* Contour labeling entries *
·····

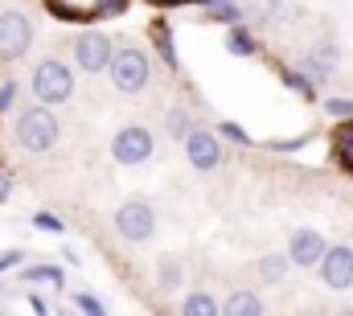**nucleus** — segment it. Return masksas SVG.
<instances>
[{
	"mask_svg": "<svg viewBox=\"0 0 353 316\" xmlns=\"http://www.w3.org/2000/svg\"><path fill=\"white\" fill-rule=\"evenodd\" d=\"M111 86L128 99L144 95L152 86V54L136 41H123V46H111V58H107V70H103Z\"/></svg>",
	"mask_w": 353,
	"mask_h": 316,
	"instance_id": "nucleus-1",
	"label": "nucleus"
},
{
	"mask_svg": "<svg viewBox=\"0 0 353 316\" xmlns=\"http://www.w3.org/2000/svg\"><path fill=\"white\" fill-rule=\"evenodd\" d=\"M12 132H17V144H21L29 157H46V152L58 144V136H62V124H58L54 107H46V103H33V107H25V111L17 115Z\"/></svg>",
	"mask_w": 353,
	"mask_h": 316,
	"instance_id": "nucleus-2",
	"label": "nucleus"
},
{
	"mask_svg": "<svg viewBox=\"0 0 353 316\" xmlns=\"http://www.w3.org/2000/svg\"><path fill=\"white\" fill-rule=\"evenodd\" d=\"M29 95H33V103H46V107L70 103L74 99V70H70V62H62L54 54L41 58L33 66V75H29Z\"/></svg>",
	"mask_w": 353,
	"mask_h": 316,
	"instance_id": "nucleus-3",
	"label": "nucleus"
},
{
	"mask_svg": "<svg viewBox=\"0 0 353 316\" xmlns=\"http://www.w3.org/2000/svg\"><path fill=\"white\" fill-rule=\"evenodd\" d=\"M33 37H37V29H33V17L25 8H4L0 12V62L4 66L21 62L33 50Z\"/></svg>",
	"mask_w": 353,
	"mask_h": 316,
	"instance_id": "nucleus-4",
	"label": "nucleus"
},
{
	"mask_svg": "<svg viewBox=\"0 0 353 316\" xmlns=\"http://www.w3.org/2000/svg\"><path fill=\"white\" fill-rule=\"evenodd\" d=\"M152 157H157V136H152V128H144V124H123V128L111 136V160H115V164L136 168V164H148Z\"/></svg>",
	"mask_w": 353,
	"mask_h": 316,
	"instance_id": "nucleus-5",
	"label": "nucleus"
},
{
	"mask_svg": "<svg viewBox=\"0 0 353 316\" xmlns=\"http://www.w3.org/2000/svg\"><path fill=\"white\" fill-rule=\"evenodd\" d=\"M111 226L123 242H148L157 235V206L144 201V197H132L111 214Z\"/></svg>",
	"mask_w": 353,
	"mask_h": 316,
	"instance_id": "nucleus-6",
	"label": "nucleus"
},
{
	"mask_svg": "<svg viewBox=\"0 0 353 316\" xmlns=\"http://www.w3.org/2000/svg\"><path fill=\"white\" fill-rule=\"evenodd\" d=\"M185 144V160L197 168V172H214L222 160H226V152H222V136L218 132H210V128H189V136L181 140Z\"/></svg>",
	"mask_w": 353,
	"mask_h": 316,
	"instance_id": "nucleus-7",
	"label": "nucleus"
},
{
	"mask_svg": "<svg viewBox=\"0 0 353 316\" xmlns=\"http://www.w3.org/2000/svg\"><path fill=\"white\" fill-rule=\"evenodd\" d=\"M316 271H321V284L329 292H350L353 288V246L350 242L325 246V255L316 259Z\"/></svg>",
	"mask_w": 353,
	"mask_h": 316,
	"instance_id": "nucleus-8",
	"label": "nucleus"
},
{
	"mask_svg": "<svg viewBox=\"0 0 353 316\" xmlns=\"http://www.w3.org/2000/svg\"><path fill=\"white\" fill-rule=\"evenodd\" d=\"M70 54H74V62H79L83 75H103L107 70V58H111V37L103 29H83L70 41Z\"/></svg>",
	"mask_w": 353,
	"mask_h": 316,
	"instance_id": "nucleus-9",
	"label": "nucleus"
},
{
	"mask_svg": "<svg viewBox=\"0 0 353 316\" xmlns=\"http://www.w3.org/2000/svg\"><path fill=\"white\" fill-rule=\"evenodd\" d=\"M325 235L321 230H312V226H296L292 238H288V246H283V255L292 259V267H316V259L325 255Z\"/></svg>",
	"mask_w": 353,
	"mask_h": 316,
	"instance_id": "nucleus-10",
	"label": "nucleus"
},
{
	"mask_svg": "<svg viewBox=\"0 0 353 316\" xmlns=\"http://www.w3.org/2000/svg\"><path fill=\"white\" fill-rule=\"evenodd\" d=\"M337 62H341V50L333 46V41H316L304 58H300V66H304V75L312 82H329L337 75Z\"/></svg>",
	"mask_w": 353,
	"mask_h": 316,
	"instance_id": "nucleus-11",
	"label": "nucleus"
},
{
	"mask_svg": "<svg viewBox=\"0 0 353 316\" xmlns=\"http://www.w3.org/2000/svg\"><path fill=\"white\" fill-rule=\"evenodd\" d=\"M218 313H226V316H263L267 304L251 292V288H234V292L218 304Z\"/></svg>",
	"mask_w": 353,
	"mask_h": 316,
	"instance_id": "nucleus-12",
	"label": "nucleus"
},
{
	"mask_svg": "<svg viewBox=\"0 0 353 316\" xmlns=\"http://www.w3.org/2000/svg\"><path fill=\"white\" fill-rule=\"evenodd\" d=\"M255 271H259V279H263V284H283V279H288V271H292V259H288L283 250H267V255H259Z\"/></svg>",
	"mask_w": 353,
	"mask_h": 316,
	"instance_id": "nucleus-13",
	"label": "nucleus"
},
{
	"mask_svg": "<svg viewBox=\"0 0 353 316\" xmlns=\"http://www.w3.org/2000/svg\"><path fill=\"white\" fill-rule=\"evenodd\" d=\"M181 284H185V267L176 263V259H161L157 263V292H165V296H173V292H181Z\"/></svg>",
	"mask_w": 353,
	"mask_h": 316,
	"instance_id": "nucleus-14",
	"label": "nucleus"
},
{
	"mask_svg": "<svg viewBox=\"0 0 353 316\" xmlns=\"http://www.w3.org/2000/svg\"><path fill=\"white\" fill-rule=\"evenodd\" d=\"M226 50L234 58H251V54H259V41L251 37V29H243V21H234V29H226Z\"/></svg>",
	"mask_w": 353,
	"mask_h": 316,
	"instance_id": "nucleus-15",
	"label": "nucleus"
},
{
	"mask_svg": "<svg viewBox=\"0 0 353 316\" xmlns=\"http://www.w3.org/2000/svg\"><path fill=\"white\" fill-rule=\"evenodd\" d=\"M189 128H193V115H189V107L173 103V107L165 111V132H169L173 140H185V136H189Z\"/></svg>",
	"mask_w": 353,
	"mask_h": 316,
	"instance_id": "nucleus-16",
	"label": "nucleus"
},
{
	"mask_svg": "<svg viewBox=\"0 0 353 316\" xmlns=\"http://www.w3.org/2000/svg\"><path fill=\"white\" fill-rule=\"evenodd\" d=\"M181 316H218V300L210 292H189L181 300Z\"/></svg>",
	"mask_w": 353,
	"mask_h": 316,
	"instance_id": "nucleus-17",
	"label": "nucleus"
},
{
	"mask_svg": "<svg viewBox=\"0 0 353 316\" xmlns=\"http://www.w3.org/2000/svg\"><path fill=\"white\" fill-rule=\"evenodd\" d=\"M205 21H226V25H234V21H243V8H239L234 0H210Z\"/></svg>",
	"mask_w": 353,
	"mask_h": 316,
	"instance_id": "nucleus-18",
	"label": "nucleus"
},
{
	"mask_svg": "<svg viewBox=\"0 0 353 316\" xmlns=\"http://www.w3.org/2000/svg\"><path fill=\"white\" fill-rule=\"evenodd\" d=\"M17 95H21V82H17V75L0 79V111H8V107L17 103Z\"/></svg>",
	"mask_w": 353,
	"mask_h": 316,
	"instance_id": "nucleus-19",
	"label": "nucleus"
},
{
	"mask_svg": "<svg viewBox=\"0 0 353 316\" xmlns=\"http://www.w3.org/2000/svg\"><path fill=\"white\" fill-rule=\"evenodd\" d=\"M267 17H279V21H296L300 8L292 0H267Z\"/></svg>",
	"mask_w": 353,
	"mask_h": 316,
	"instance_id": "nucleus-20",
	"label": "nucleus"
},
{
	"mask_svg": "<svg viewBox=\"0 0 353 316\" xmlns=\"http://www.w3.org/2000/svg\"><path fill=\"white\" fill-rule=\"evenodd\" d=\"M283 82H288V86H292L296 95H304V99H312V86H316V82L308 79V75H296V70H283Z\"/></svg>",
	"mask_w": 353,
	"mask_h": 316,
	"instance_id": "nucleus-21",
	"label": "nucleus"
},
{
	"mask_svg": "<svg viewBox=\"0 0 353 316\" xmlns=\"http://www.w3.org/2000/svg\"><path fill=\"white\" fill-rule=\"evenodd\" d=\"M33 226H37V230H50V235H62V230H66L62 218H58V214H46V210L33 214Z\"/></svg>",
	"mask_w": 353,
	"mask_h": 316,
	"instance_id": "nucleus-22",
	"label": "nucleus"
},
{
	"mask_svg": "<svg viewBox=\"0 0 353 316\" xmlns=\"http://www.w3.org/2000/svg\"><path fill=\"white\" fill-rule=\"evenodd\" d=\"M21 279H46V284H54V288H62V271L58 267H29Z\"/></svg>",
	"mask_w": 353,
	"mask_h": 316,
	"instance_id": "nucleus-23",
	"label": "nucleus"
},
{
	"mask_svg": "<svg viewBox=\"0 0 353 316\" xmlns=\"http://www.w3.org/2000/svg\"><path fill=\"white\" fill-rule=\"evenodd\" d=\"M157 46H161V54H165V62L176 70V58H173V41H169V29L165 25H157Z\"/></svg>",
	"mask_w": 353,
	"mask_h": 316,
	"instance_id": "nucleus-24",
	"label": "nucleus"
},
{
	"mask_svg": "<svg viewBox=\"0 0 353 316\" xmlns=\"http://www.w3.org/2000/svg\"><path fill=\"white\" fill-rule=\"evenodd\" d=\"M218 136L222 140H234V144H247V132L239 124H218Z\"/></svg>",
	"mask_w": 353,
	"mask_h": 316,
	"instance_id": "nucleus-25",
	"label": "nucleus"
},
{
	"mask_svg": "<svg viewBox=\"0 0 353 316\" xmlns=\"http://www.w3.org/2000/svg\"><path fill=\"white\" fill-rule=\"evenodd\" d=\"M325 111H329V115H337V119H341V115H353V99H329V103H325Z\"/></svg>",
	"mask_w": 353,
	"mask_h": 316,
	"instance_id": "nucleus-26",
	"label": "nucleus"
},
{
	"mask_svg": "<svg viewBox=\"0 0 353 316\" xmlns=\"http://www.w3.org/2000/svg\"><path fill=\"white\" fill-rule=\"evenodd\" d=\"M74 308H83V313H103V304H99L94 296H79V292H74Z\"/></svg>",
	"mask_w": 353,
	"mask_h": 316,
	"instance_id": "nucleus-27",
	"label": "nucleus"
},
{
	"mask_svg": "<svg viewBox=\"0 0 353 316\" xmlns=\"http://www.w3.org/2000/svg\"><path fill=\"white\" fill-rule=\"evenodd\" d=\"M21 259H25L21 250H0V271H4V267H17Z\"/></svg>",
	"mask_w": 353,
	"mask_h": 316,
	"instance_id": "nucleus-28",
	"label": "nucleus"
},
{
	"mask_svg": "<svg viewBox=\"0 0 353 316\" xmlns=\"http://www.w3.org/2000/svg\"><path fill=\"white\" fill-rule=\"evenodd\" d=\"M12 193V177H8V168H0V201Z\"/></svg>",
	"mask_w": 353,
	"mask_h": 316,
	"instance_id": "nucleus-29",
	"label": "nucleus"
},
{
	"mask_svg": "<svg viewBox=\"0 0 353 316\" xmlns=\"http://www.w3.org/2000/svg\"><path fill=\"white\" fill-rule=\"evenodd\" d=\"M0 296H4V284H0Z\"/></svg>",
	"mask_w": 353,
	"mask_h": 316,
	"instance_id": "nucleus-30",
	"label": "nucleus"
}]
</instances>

·····

* What you will do *
Copy the items line for line, starting at the very first line and stopping after the line that contains "37H37V29H33V17L25 8H4L0 12V62L4". Leave the pictures out of your copy.

* The reply *
**nucleus** — segment it. Return masksas SVG.
<instances>
[{
	"mask_svg": "<svg viewBox=\"0 0 353 316\" xmlns=\"http://www.w3.org/2000/svg\"><path fill=\"white\" fill-rule=\"evenodd\" d=\"M111 86L128 99L144 95L152 86V54L136 41H123V46H111V58H107V70H103Z\"/></svg>",
	"mask_w": 353,
	"mask_h": 316,
	"instance_id": "nucleus-1",
	"label": "nucleus"
},
{
	"mask_svg": "<svg viewBox=\"0 0 353 316\" xmlns=\"http://www.w3.org/2000/svg\"><path fill=\"white\" fill-rule=\"evenodd\" d=\"M12 132H17V144H21L29 157H46V152L58 144V136H62V124H58L54 107H46V103H33V107H25V111L17 115Z\"/></svg>",
	"mask_w": 353,
	"mask_h": 316,
	"instance_id": "nucleus-2",
	"label": "nucleus"
},
{
	"mask_svg": "<svg viewBox=\"0 0 353 316\" xmlns=\"http://www.w3.org/2000/svg\"><path fill=\"white\" fill-rule=\"evenodd\" d=\"M29 95H33V103H46V107L70 103L74 99V70H70V62H62L54 54L41 58L33 66V75H29Z\"/></svg>",
	"mask_w": 353,
	"mask_h": 316,
	"instance_id": "nucleus-3",
	"label": "nucleus"
},
{
	"mask_svg": "<svg viewBox=\"0 0 353 316\" xmlns=\"http://www.w3.org/2000/svg\"><path fill=\"white\" fill-rule=\"evenodd\" d=\"M33 37H37V29H33V17L25 8H4L0 12V62L4 66L21 62L33 50Z\"/></svg>",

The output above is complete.